Making the fight that "Los Angeles is not Manhattanizing," William Fulton of the School of Planning, Policy and Development at USC lays down the groundwork on what LA was supposed to be and why it never happened in one of the single most informative articles about Los Angeles that we've read in recent months:
In the 1970s, when L.A.'s suburbs began sprouting, the city adopted, in 1974, an innovative general zoning plan that called for high-density development around 38 centers in the city, connected by transit, that would absorb most of the growing population. These centers would allow permanent preservation of the vast fields of single-family houses located between them.The "centers concept," as it was called, was the brainchild of Calvin Hamilton, city planning director from 1964 to 1986. At a time when planning orthodoxy argued that cities had to be "mono-nuclear" -- built around one extremely dense center, like Manhattan -- L.A.'s plan was nothing less than revolutionary. Hamilton's visionary plan acknowledged that L.A. was "poly-nuclear" -- a place with many centers, of varying sizes, all of which had to be strengthened for the city to accommodate new growth.
Why didn't it happen? Well, you know, the usual crap. "Oftentimes, developers had the political juice to build tall buildings wherever they wanted, whether their ideas followed the city plan or not, in large part because of the size of the city's 15 councilmanic districts."
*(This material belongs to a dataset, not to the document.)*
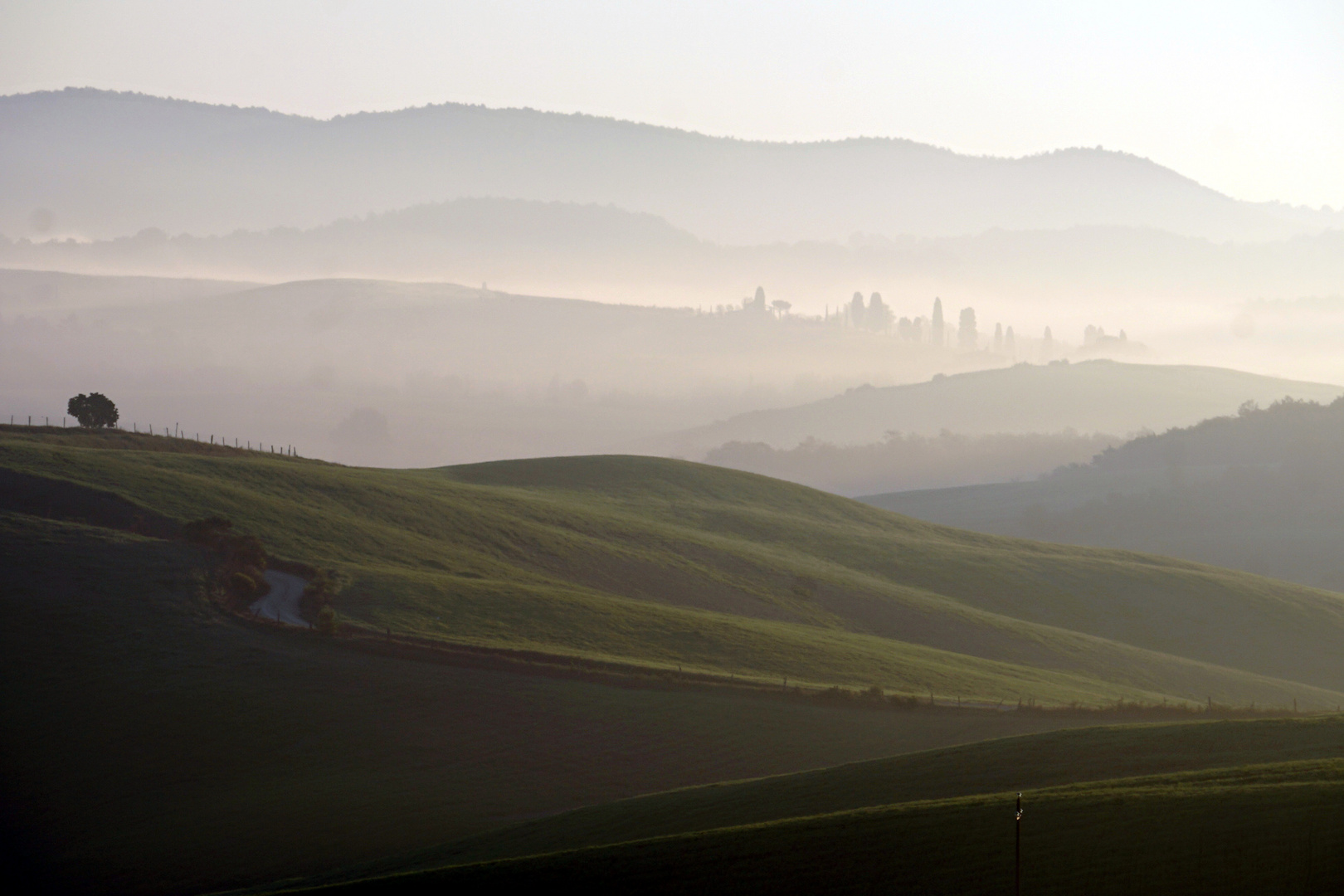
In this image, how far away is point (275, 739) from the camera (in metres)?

Read: We're 'Pasadena-izing' [LA Times]
More Reading & Download the Original Plan: Back To The Future: The 1970 Los Angeles 'Centers' Concept Plan* [Planetizen]
*We jumped through the hoops of registering and all that jazz to download the document, but it didn't seem to work. If it worked for anyone else, please let us know!
Photo by Ingorrr via Flickr




Yeah, It wouldn't allow me to download it either. Something about being expired.
I hate when people say we're trying to be like Manhattan or NYC. It's not as if a dense downtown is a New York idea - it was just perfected there. Regardless, it's quite impossible for L.A. to become like NYC. We're too big and we'll be a thousand times greater once we mature. We still have the poly-nuclear model. Think about it: downtown, Century City, Wilshire, Westwood, Sherman Oaks, Glendale, Burbank, Pasadena, Warner Center. Then all the arts areas: downtown, Hollywood, Silver Lake, the Westside. You know how it works, I could go on.
Fuck NYC.
what do you mean "why didnt it happen?"??
it did...what do you call koreatown, long beach, santa monica, century city, pasadena, burbank, hollywood?
those are multi sized city centers spread out all over the area...sounds like they got what they wanted...
Gosh, don't ya love labels? Isn't NYC just a little Paris or London really? Oh wait, I know, NYC is really just a new Amsterdam. Cities have generally been tall and densely populated, it's kind of what makes them cities. LA already had a metropolis and a massive transit system - we are just re-installing things....to the way they were before. Think of it as a remodel. This is a non-story, waste of ink.
i downloaded that document from planetizen a few months ago, and i still have it. if you're interested in seeing it, i suppose i could email it to you. it's pretty neat. just let me know! judyc@uci.edu
I agree, I think we are pretty poly-nuclear. But how is this a non-story? It's interesting to know why.